The company said that securing feed material under a long-term cobalt hydroxide purchase contract, rather than a tolling contract, will allow the First Cobalt Refinery to be an active market participant and achieve market-based returns from its operations. This will also provide First Cobalt shareholders with greater leverage to the cobalt market.
With competitive operating costs and strong ESG credentials, the First Cobalt refinery is very well positioned to become an important global player in the refined cobalt business, a key component in the growing North American and European electric vehicle supply chains.
It said offtake discussions with OEMs and other cobalt sulfate consumers have been very constructive, given strong interest in: (i) a geographically diverse supply chain, (ii) ethically sourced cobalt, and (iii) a low environmental footprint.
The company intends to finalize a supply agreement with Glencore on mutually agreeable terms while securing additional feedstock from other miners of ethically produced, high-quality cobalt hydroxide.

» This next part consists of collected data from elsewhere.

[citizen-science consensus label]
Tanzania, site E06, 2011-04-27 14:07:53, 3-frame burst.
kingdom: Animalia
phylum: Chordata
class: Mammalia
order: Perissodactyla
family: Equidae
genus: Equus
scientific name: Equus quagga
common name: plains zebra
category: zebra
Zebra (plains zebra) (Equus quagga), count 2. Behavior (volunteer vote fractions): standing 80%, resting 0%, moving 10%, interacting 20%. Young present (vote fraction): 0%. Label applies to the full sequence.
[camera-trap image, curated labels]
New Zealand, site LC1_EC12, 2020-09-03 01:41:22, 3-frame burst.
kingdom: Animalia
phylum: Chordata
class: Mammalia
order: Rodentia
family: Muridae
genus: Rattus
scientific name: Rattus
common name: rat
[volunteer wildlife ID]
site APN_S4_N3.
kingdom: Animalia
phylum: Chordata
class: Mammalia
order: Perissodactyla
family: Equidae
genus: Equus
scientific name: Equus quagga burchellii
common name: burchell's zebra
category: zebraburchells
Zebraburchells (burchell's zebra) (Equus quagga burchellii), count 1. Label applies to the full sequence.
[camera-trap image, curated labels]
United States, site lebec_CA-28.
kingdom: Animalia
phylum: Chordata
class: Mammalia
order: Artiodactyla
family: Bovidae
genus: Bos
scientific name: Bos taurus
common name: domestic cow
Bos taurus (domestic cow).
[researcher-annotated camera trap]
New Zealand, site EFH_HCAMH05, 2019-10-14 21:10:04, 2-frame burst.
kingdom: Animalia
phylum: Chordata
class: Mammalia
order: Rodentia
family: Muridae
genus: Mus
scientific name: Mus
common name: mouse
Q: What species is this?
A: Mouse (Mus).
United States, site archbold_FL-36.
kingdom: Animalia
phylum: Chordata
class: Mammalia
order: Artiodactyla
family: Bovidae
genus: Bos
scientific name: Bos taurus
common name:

The company does not anticipate any difficulties securing sufficient feedstock for the refinery's nameplate capacity of 5,000 tonnes per annum of contained cobalt. Moreover, diversification of feedstock supply will help offset the risk of supply interruptions from any single operation.
With respect to the company's conversations with government, First Cobalt said it remains optimistic for a positive outcome. The increasing prevalence of electric vehicles in Canada as well as the integrated nature of the North American automotive supply chain place First Cobalt at the center of a generational shift – one that is well-aligned with government policy at the Federal and Provincial levels.
First Cobalt owns North America's only permitted cobalt refinery. Cobalt refining is a critical component to the development and manufacturing of batteries for electric vehicles and forms a foundational piece of the next generation of the North American auto sector and other electrified consumer and industrial applications.
The company also owns the Iron Creek cobalt project in Idaho, USA and controls significant silver and cobalt assets in the Canadian Cobalt Camp, including more than 50 past-producing mines.